Patak works on 3-D modeling, bio-medical engineering
The Enterprise — Michael Koff
Valedictorian Erik Patak offered humor to his audience as he created a chemical reaction during his address to his classmates at Voorheesville’s graduation ceremony on June 26. In life, as in the glass of water he held, instead of seeing the glass as half-full or half-empty, Patak said, “Try to fill it to the top.” Patak spoke of attitudes of optimists, pessimists, pragmatists who attempt to drink the water, and chemists who warn that the liquid may not be water, before adding a second solution that turned the “water” opaque. “The key to happiness is attitude,” Patak said.
NEW SCOTLAND — Valedictorian Erik Patak will head to the University of Rochester to study bio-medical engineering, after getting a taste of genetics studies last summer at the University of Montana.
“I was working in a lab,” he said of the five weeks he spent in Montana as a rising senior. “I made a genetic switch for Lyme disease. When you add a chemical…it’s a genetic sequence, and that’s the switch. If you add a chemical before the gene, it turns off the one after it. It turns that gene off.”
Patak’s personal interests outside his Voorheesville classes lie with his GoPro camera and other equipment, he said.
“I’m interested in video-editing, and 3-D modeling and animation,” he said. “I was learning off YouTube, one of the best educational resources.”
Patak played varsity soccer and varsity volleyball for Voorheesville. He said that winning a regional volleyball championship with his team was exciting.
He also participated in the science Olympiad, which he joined his sophomore year; the team placed 19th in the state against much larger schools, he said.

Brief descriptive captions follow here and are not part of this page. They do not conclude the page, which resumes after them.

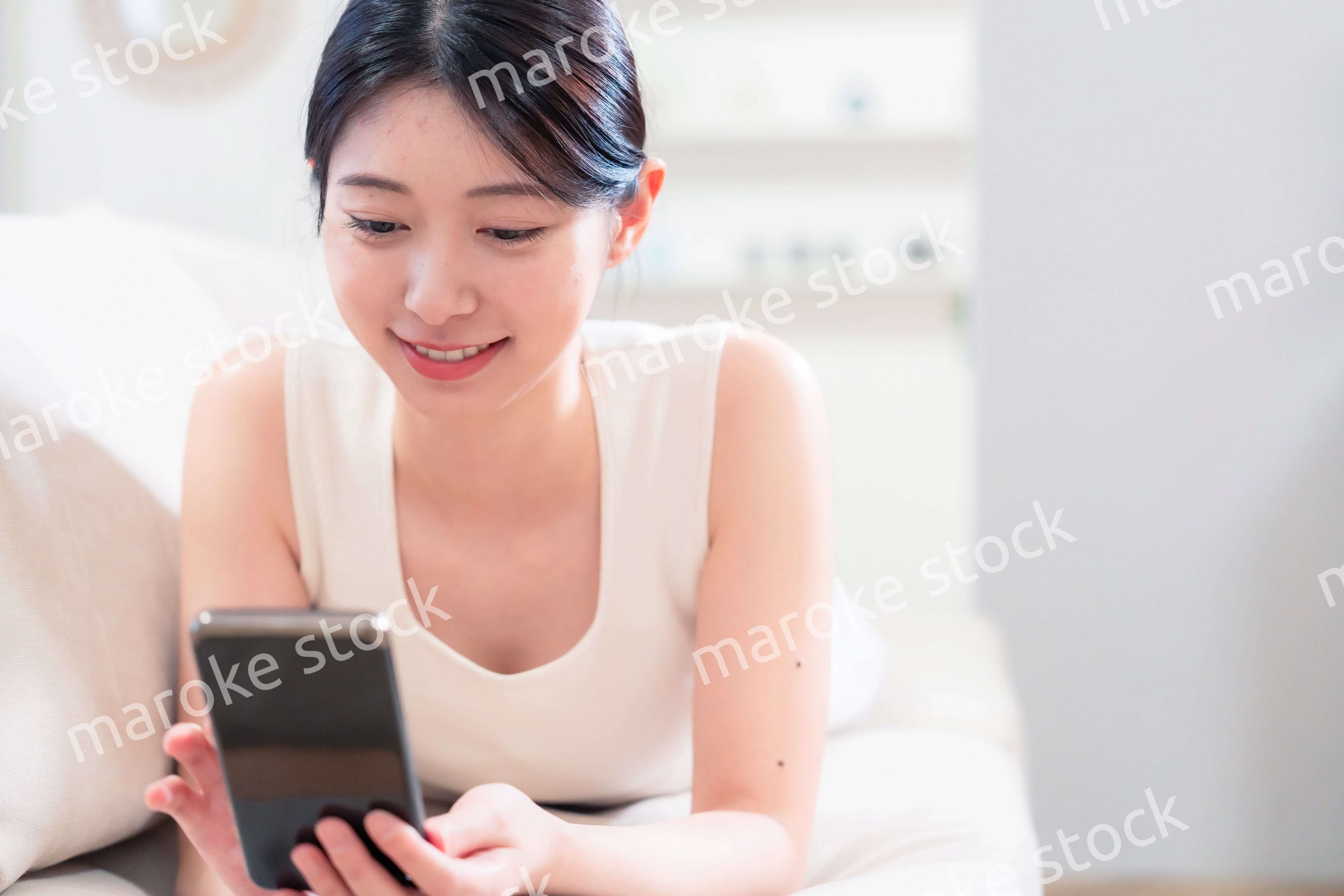 ソファで寝転がってスマホを使う若い女性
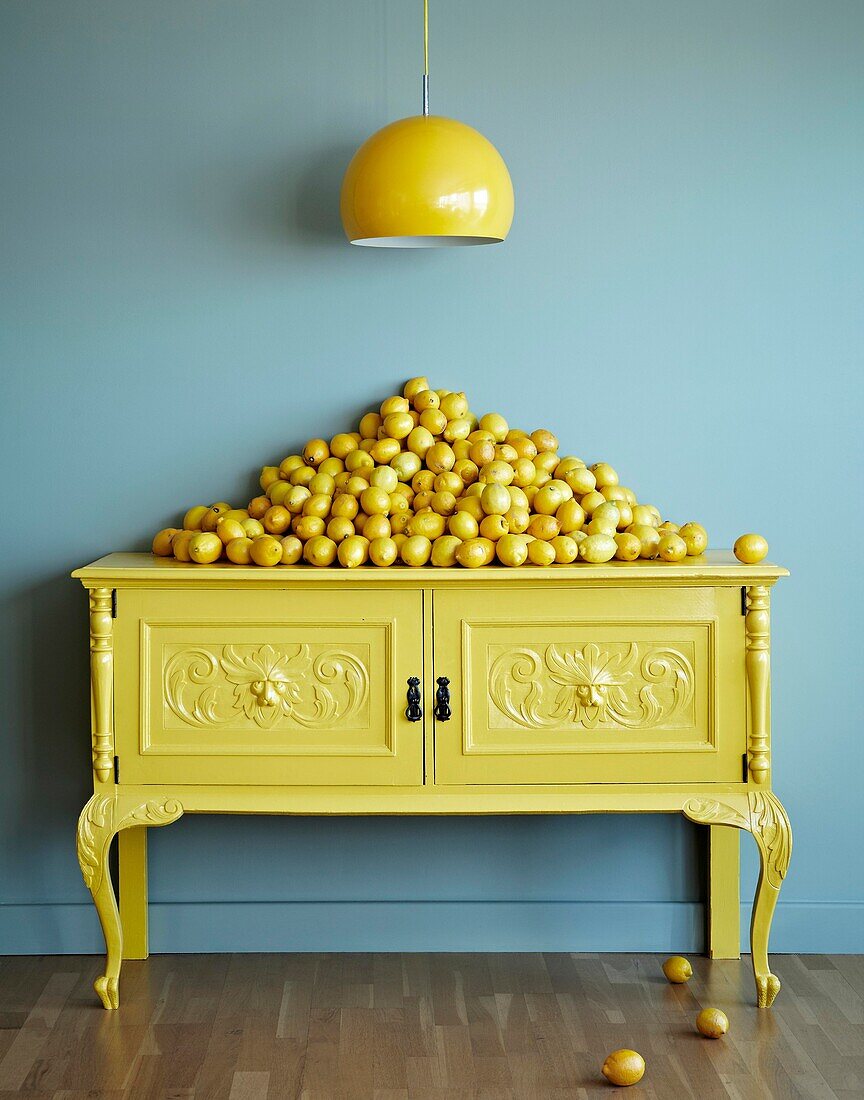 Stack of lemons on painted sideboard with pendant light in turquoise room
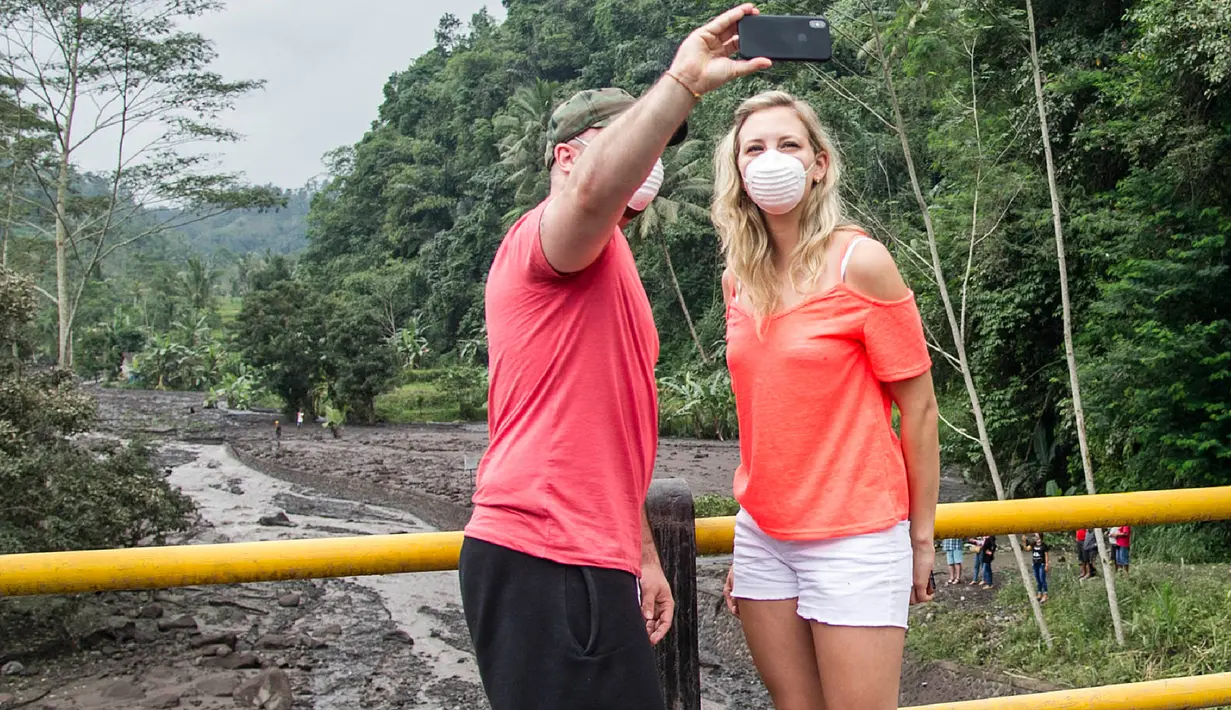 Turis berselfie dengan latar aliran lahar dingin Gunung Agung di Karangasem, Bali (29/11). Lahar dingin ini menyebabkan krisis air bersih di kawasan tersebut. (AFP Photo/Juni Kriswanto)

“That was one of the highlights of my high school years,” Patak said.
In the classroom, Patak and his friends worked hard and played hard together as a group, with only a two-tenths separation between their grade-point averages, he said.
“I spent a lot of time in my chemistry teacher’s room with old chemistry kits,” he said. “I had fun doing that. We found a significant number of chemistry kits.”

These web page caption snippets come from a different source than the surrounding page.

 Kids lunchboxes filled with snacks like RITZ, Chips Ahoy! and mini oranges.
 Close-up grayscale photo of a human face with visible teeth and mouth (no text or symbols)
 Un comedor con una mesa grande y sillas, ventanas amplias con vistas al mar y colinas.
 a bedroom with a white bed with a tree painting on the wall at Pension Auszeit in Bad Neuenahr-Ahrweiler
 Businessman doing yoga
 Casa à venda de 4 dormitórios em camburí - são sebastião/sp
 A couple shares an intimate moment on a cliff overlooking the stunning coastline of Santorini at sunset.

Patak enjoyed the kit that turned a clear solution opaque with the addition of reactive chemical.
Patak and salutatorian Ben Mackay are close friends, Patak said.
“We had made a bunch of slime one time,” he said, recalling the chemistry kits. “We regressed from seniors into 5-year-olds.”
The two worked together with their physics class to launch a weather-recording balloon, which has not yet been recovered.
“It was a great day — a lot of stress building up to that day,” he said. “We were working till the last minute. We had a very successful launch.”
The group set up activities for bystanders, like “pin the balloon on the map,” Patak said.
Patak theorized that the battery on the communications device stopped working due to cold.
“It’s down to -70 degrees Celsius up there,” he said. “That’s very cold for any normal battery.” The class last heard from the balloon when it was above Castleton (Rennselaer Co.) at 40,000 feet, Patak said. The balloon was projected to rise to 100,000 feet, he said.
“We’re hoping a farmer finds it in a field. No one reported a giant orange balloon,” he said, noting that it may have landed near Ghent (Columbia Co.). “Maybe it will turn up.”
Patak praised Voorheesville’s academics. As a senior, he said, his teachers treated him like a friend, and shared discussions about such topics as science articles in journals.
“My teachers have been great resources,” he said.